[Selected extract Boundary: Start]
If a municipality has authority to control the use of its public streets for parades or processions, as it undoubtedly has, it cannot be denied authority to give consideration, without unfair discrimination, to time, place and manner in relation to the other proper uses of the streets. We find it impossible to say that the limited authority conferred by the licensing provisions of the statute in question as thus construed by the state court contravened any constitutional right.(citations omitted)

Time, place and manner restrictions thus having been ratified by the Supreme Court into modern law in Cox, the issue then becomes how this applies to the issue of tents in the OWS encampment paradigm. Well, it turns out the Supreme Court has an app for that too. SCOTUS, in the directly on point case of Clark v. Community for Creative Nonviolence, 468 U.S. 288 (1984), addressed the free speech issues surrounding tent encampments on public property:

We need not differ with the view of the Court of Appeals that overnight sleeping in connection with the demonstration is expressive conduct protected to some extent by the First Amendment. We assume for present purposes, but do not decide, that such is the case, cf. United States v. O’Brien, 391 U.S. 367, 376 (1968), but this assumption only begins the inquiry. Expression, whether oral or written or symbolized by conduct, is subject to reasonable time, place, or manner restrictions.
[Selected extract Boundary: End]
[Data segment Boundary: Start]
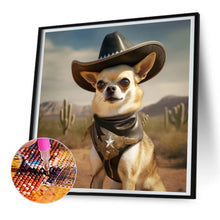 Load image into Gallery viewer, Diamond Painting - Full Round - Desert Cool Cowboy Puppy (30*30CM)
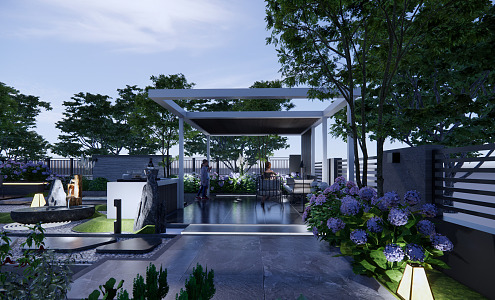 Modern Courtyard Garden 3d model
[Data segment Boundary: End]
Problem set:
a – Output everything in the excerpt on time, place and manner restrictions from "We need not" down to "or manner restrictions.".
b – Answer these questions from the excerpt on time, place and manner restrictions:
(i) In which case does the excerpt say time, place and manner restrictions were ratified into modern law?
(ii) What 1984 case does the excerpt describe as directly on point for tent encampments on public property?
(iii) Which case is cited with "cf." in the passage about overnight sleeping?
The data has no connection to the excerpt on time, place and manner restrictions.

Numbered responses:
a –
We need not differ with the view of the Court of Appeals that overnight sleeping in connection with the demonstration is expressive conduct protected to some extent by the First Amendment. We assume for present purposes, but do not decide, that such is the case, cf. United States v. O’Brien, 391 U.S. 367, 376 (1968), but this assumption only begins the inquiry. Expression, whether oral or written or symbolized by conduct, is subject to reasonable time, place, or manner restrictions.

b –
(i) Cox
(ii) Clark v. Community for Creative Nonviolence, 468 U.S. 288 (1984)
(iii) United States v. O’Brien, 391 U.S. 367, 376 (1968)